**対象本文:**
図1 平均気温の推移(平成20年4月〜10月) |
2)降水量、日照時間
4月は降水量が少なく、日照時間もやや少なかった。5月は降水量は平年並みで、晴天の日が多かったので日照時間が多かった。6月は降水量、日照時間共に平年よりも多かった。7月は梅雨明けが平年より早かったため、降水量は少なく、日照時間が多かった。8〜10月は降水量、日照時間ともに多かった(図2、3)。
図2 降水量(平成20年4月〜10月) |
図3 日照時間(平成20年4月〜10月) |
マルチ栽培(以下、マルチ)、無マルチ栽培(以下、無マルチ)ともに植え付け後に降雨があり、コガネセンガン、シロユタカともに活着は順調であった。梅雨明け後は、降水量が少なかったため、地上部の生育は緩慢であり、特に無マルチではこの傾向が顕著であった。しかし、8月以降は平年よりも降水量は多かったので地上部生育はやや回復した(図4、5、6、7)。
図4 コガネセンガン(マルチ)つる重推移 |
図5 コガネセンガン(無マルチ)つる重推移 |
図6 シロユタカ(マルチ)つる重推移 |
図7 シロユタカ(無マルチ)つる重推移 |
1)コガネセンガン
1アール当たりの上いも(1個50グラム以上)個数は、マルチ1,223個(平年比99%)、無マルチ1,237個(平年比110%)であり、マルチは平年並み、無マルチは平年よりも多かった。

**課題の目的:** 本文のうち「図1 平均気温の推移(平成20年4月〜10月) |」から始まり「復した(図4、5、6、7)。」で終わる部分を、一字も変えずに書き写してください。 エントリーは本文とは別個の資料である。

**エントリー抜粋:**
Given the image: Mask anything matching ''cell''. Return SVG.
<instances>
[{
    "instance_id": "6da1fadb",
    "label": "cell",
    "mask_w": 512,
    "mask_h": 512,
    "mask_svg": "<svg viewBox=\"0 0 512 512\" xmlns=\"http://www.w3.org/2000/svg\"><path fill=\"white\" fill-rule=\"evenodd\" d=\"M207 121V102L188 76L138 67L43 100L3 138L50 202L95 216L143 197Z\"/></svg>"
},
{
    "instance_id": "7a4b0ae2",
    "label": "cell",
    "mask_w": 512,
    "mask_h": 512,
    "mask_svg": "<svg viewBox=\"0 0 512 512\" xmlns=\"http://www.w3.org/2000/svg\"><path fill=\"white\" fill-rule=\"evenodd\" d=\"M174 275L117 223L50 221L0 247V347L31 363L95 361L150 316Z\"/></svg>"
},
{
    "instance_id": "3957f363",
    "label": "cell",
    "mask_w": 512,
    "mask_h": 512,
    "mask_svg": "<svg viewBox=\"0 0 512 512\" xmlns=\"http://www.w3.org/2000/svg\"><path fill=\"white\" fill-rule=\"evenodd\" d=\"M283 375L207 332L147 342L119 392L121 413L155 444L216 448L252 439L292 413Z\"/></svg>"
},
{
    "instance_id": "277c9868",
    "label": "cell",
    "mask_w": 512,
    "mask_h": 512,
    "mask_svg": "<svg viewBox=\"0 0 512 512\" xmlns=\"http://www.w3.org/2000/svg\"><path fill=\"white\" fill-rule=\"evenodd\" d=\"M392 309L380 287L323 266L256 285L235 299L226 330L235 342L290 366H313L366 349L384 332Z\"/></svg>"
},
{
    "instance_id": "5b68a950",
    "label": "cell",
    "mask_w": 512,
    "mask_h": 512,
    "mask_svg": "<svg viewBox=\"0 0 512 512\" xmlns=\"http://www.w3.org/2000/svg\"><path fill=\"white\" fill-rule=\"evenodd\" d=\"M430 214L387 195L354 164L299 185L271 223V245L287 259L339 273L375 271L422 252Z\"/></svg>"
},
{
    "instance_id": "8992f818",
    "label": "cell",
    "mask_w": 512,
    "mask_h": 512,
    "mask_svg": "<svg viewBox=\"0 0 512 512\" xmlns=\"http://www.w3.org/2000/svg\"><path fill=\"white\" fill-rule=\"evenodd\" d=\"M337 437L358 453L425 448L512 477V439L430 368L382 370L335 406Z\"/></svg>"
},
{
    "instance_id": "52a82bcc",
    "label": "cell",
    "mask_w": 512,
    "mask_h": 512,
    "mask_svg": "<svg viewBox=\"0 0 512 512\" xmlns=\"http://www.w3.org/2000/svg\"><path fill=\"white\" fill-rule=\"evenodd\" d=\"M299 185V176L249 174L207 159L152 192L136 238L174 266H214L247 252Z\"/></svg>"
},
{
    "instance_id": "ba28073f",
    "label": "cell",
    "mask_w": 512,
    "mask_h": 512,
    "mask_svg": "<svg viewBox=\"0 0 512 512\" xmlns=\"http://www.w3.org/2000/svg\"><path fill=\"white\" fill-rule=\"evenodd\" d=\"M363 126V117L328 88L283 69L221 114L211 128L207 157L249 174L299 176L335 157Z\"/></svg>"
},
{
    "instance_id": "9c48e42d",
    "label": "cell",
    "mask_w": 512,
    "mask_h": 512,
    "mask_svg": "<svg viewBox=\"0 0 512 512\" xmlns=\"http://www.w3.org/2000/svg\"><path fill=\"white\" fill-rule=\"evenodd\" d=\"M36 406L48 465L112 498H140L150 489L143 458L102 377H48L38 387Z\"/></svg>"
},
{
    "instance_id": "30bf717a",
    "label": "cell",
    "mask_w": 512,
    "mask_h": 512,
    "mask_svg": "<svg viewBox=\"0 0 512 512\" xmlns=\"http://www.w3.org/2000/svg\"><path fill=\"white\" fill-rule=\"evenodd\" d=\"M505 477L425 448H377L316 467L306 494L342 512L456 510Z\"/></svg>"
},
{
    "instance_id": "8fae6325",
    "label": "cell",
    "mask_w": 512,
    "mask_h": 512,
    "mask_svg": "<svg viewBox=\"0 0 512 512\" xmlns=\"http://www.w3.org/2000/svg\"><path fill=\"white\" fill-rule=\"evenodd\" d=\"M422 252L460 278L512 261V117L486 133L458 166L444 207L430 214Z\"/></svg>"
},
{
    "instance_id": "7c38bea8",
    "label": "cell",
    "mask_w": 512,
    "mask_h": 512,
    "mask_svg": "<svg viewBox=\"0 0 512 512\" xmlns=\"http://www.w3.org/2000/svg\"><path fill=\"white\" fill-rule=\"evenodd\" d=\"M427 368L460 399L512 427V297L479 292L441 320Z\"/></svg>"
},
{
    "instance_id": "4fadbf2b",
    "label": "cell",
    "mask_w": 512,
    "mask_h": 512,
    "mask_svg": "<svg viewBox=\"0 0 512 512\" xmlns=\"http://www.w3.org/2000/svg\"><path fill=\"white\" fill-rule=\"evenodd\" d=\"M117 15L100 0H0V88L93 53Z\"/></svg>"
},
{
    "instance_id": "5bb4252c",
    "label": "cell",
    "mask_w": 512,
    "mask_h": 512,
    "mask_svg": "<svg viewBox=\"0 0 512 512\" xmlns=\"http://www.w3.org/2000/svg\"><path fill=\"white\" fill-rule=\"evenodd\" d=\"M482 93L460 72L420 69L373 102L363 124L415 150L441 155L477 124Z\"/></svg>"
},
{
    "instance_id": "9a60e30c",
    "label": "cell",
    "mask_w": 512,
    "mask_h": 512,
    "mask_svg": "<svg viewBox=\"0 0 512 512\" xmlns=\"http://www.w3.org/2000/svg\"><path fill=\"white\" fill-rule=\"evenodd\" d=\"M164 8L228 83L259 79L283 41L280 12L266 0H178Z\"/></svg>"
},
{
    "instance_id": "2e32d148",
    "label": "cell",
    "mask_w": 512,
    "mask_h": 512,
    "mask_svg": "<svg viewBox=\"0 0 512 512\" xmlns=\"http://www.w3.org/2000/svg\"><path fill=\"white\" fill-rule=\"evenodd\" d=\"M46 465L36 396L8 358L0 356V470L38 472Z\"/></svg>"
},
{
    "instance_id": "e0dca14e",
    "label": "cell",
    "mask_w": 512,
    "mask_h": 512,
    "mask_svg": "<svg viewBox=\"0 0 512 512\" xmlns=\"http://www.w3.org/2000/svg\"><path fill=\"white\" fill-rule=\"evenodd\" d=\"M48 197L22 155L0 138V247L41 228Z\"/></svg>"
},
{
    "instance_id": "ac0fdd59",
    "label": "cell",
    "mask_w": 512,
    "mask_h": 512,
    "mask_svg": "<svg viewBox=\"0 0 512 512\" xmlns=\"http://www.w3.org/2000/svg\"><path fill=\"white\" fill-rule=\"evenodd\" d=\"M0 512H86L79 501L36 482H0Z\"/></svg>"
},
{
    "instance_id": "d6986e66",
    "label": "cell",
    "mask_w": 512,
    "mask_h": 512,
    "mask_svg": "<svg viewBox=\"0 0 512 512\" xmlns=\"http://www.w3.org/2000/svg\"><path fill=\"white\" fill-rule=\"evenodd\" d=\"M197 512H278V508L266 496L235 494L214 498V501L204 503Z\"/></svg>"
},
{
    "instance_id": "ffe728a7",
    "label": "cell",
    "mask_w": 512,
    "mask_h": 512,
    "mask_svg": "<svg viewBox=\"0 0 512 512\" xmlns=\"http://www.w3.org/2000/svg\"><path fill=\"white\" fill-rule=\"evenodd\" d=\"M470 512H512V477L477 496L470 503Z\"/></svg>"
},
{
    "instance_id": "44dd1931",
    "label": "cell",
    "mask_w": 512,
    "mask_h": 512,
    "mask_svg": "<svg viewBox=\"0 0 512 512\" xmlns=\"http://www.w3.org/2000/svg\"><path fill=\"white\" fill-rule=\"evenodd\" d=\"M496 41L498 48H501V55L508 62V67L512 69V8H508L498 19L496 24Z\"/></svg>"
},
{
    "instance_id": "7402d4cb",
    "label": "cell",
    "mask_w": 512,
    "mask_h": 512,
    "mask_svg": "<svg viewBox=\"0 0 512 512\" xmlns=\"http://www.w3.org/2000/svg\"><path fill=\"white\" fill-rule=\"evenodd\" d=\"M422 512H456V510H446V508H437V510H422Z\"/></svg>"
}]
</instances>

**本問の解答:**
図1 平均気温の推移(平成20年4月〜10月) |
2)降水量、日照時間
4月は降水量が少なく、日照時間もやや少なかった。5月は降水量は平年並みで、晴天の日が多かったので日照時間が多かった。6月は降水量、日照時間共に平年よりも多かった。7月は梅雨明けが平年より早かったため、降水量は少なく、日照時間が多かった。8〜10月は降水量、日照時間ともに多かった(図2、3)。
図2 降水量(平成20年4月〜10月) |
図3 日照時間(平成20年4月〜10月) |
マルチ栽培(以下、マルチ)、無マルチ栽培(以下、無マルチ)ともに植え付け後に降雨があり、コガネセンガン、シロユタカともに活着は順調であった。梅雨明け後は、降水量が少なかったため、地上部の生育は緩慢であり、特に無マルチではこの傾向が顕著であった。しかし、8月以降は平年よりも降水量は多かったので地上部生育はやや回復した(図4、5、6、7)。